Apart from Belgium, Bosnia is the only place in Europe without a government and this state of affairs is sure to have political and economic ramifications. However, some remain positive: "The political situation is stable. We still have no government after the election, but then again, the other day, I had clients from Belgium who said we have had this problem for ten months. It is stable," says one partner. Nevertheless, other market commentators suggest that the country's negative economic situation is a natural result of this political uncertainty.
As a consequence of the Dayton Accords (the peace treaty signed in 1995 after the Yugoslavian conflict), the legal system is complex and a source of confusion for lawyers and clients alike. "We have an extremely fragmented legal system. This makes investors nervous and turns them away," says one partner, "We have 13 laws on different levels; state, entity [FBiH and RS] and each canton has its own legislation," stresses one partner. Such fragmentation has been the subject of discussion for years. When it comes to civil and criminal matters, harmonisation exists to a large extent. Yet, the real fragmentation and main obstacles lie on the business side.
However, some technical aspects have been overcome. A new law on PPPs (public-private partnerships) has laid the foundation for some projects. This is particularly so in energy as Bosnia seeks feasible projects for investors. Moreover, there has been some simplification and a hint of progress on all levels.
But on the whole, says one partner, the government is "not taking care of urgent matters that are vital for the function of the state and this is reflected in the economic and political situation in both entities. No new laws are discussed. We see the government trying to remove obstacles for foreign investors and amend the policy on direct foreign investment. It was simplified and we see progress on all levels but there is a lack of government seriousness and there's a negative political image". The fact is that foreign direct investment has markedly dropped in the last few years.
Despite this, in the last 12 months there has been some M&A work and more significantly there has been an increase in restructuring and insolvency as the market has shifted to enforcing proceedings through court litigation.

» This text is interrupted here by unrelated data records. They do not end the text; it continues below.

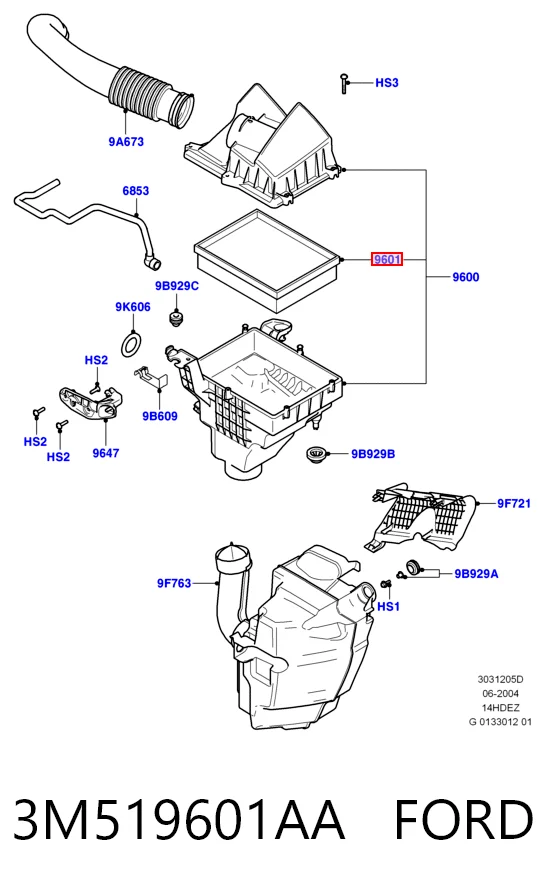 HS3

9A673

6853

9601

9600

9B929C

9K606

HS2

9B609

HS2

HS2

9647

9B929B

9F721

9F763

9B929A

HS1

3031205D
06-2004
14HDEZ
G 0133012 01

3M519601AA FORD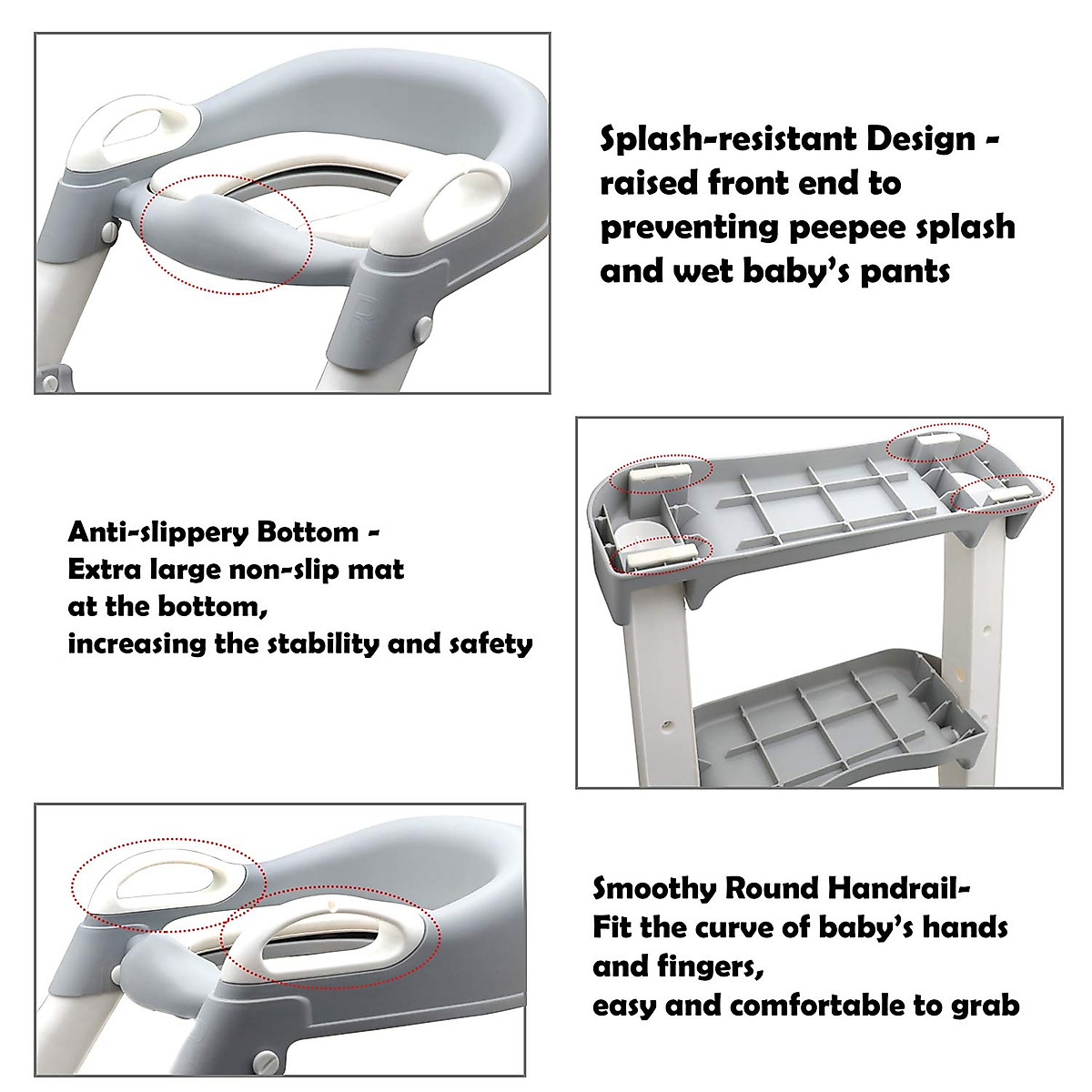 Splash-resistant Design - raised front end to preventing peepee splash and wet baby's pants

Anti-slippery Bottom - Extra large non-slip mat at the bottom, increasing the stability and safety

Smoothy Round Handrail- Fit the curve of baby's hands and fingers, easy and comfortable to grab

In general, apart from the latent potential in the energy sector, there is scope for more development in infrastructure and telecommunications. The liberalisation of the latter sector can be expected in the future when there might be a drive to privatisation (it is on hold due to the political situation).
Bosnia is a potential candidate for membership to the EU and this is a shared aim between the two entities. This will require a synchronisation of the country's legal system with EU standards. However, some doubt whether true harmonisation will be achieved: "We have seen in the past some countries joined [the EU] with a legal framework far from the EU."
In the legal market itself, the main news was DLA Piper's exit from the market, though as one partner says: "The practice was not in tier one, it was a small office."